:: STATED EXERCISE ::
Copy the data word for word, beginning at the line that contains "From among the choices" and continuing through the last line of the data. Leave out the pictures.

:: SOURCE DATA ::
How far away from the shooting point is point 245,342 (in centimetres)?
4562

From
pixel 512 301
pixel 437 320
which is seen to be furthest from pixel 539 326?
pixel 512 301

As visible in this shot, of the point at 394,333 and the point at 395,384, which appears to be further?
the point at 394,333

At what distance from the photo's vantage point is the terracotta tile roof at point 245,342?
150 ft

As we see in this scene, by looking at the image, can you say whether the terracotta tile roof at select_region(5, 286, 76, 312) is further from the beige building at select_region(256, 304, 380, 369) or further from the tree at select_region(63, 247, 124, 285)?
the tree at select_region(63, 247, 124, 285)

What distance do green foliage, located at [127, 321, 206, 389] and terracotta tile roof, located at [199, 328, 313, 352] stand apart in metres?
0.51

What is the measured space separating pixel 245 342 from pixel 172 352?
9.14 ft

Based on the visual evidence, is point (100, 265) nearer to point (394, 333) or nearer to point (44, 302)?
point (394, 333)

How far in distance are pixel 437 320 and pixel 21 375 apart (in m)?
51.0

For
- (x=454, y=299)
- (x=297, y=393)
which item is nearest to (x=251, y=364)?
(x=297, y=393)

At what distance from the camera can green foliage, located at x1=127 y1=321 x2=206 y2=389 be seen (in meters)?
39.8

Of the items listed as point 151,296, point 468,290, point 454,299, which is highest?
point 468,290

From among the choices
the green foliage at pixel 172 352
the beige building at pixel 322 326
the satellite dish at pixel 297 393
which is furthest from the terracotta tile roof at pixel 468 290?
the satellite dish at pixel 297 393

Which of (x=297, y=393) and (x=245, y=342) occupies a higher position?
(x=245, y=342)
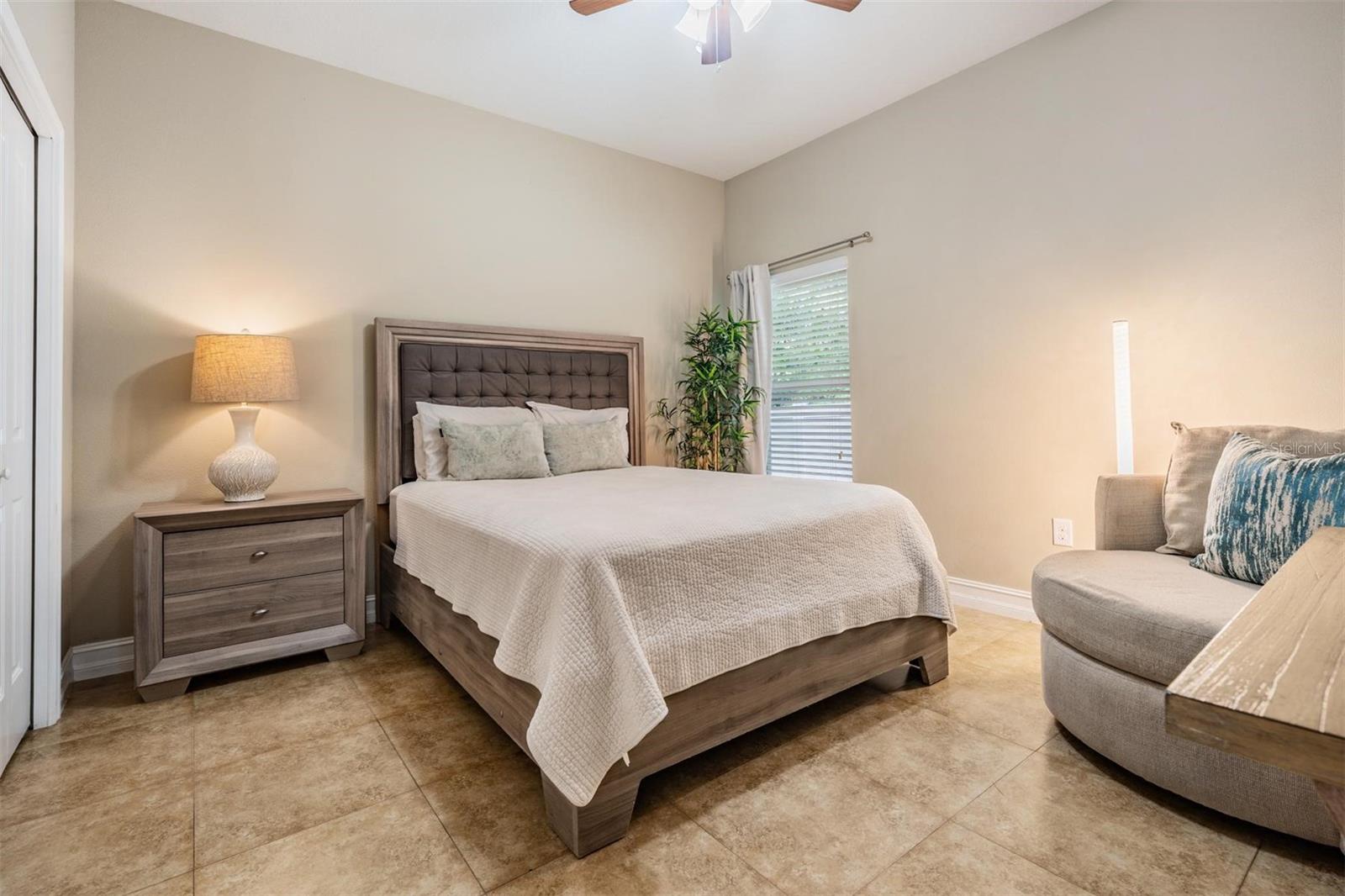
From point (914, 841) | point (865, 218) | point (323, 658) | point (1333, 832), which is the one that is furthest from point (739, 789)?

:: EXERCISE ANSWER ::
From among the choices
the green foliage at pixel 172 352
the beige building at pixel 322 326
the satellite dish at pixel 297 393
which is furthest from the terracotta tile roof at pixel 468 290?
the satellite dish at pixel 297 393

Which of (x=297, y=393) and (x=245, y=342) occupies a higher position?
(x=245, y=342)
From point (914, 841) | point (865, 218) | point (323, 658) | point (1333, 832), which is the one that is furthest from point (739, 789)?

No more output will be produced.